Individuals might be eligible for additional Legal Aid if a defence needs to be made.
Rent and Mortgage Arrears
Possession cases are covered by Legal Aid with the exception of mortgage possession or orders for sale.
It is possible to apply for Legal Aid for mortgage possessions, but this is considered a debt matter and therefore the client will need to firstly go through the mandatory debt gateway. The client must have met the standard criteria as set out above and have a defence against the possession to be eligible for a Legal Aid. The prospect of success must be borderline, marginal or better and the matter must pass a proportionality test.
Once Legal Aid is granted for a possession matter, the funding will also cover any work required in respect of a counter claim, even if the subject is out of scope of the original claim. For example, Legal Aid will cover a counter claim for damages for disrepair of the property. These damages must be used to offset any arrears owed.
Anti Social Behaviour
Legal Aid is available for possession proceedings issued under grounds of anti-social behaviour, but this is again dependent on a client’s eligibility for Legal Aid.
Unlawful eviction is in the scope of Legal Aid, normally in the form of emergency funding. A ‘reasonably alleged’ threat of unlawful eviction will be in scope too.
In order to qualify for Legal Aid, the standard criteria must be met; the proportionality test must be met; the prospects of success must be moderate or better or borderline or marginal if the case is of significant wider public interest.
The landlord responsible must be notified of the complaint and if notice is given, they must be given a reasonable opportunity to resolve the matter. If the claim is predominantly for damages rather than reinstatement of tenancy, Legal Aid is still in scope but it must be explained in the application why a conditional fee agreement is not appropriate.

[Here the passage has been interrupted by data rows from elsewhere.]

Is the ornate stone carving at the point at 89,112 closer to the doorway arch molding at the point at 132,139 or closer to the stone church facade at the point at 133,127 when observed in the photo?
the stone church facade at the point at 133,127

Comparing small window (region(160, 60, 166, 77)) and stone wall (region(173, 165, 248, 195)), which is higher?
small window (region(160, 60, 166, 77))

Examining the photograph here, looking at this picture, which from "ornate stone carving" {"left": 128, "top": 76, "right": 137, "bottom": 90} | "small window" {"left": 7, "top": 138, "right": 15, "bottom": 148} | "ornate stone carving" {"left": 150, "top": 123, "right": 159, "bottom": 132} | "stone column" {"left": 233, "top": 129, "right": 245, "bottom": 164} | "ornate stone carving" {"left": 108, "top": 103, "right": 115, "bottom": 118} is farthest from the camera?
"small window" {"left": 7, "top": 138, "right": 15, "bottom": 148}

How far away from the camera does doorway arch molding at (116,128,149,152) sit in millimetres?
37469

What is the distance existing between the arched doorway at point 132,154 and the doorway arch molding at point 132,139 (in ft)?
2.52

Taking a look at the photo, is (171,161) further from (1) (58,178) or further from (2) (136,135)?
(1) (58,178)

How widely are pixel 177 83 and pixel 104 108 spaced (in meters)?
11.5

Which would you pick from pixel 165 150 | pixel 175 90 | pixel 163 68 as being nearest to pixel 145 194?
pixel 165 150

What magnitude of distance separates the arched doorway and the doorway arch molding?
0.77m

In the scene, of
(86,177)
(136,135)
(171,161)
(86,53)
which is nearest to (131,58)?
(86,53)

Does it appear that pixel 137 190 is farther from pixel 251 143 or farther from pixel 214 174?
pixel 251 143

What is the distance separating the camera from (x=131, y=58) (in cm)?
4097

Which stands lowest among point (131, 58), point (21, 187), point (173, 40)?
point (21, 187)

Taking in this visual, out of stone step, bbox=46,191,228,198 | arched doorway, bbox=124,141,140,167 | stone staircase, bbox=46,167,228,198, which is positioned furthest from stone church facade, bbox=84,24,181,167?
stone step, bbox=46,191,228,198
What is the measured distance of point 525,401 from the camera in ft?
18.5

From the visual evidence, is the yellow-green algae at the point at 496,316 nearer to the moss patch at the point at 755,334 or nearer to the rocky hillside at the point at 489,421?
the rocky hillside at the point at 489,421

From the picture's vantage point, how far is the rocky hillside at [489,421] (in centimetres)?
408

Legal aid will be refused if the prospects of success are over 60%; if the opponent is considered able to meet any costs or damages awarded; if after the event insurance can be obtained and if you rely on this being unobtainable there must be evidence to prove this.
Individuals who are homeless or threatened with homelessness can also obtain Legal Aid, providing they met the requirements of Legal Aid.
The Means Test is the same as above, however the merits test for a certificate of legal representation in homelessness cases involves the standard criteria to be met; all administrative appeals and alternatives before the court to have been exhausted; a letter before claim has been sent (if the matter involves judicial review); the proportionality test to be met; prospects of success to be moderate or better or if the prospects are borderline or marginal, the case must be of significant wider public interest.
Housing disrepair claims can be split into 2 different categories, freestanding claims and disrepair counterclaims.
Freestanding disrepair claims are only in the scope of legal aid in limited circumstances. Funding will be granted only to remove or reduce a serious risk of harm to the client or a member of his or her family. It is to be used to ensure the repairs be carried out but not to claim for damages.
Housing disrepair counterclaim in possession proceedings are in scope, damages are included in this. However, if the tenant withholds rent to provoke possession proceedings, legal aid is likely to be refused. If a counterclaim for damages for disrepair is successful to the extent it is enough to repay arrears, it is possible to make an application to discharge a possession order. This method of offsetting areas in possession proceedings makes a good defence for the tenant if their situation is suitable.
Overall, housing matters are normally within the scope of Legal Aid and this will always be the first port of call when looking at funding a case. However, it is essential that the client fulfils all aspects of the means and merits tests before any work is carried.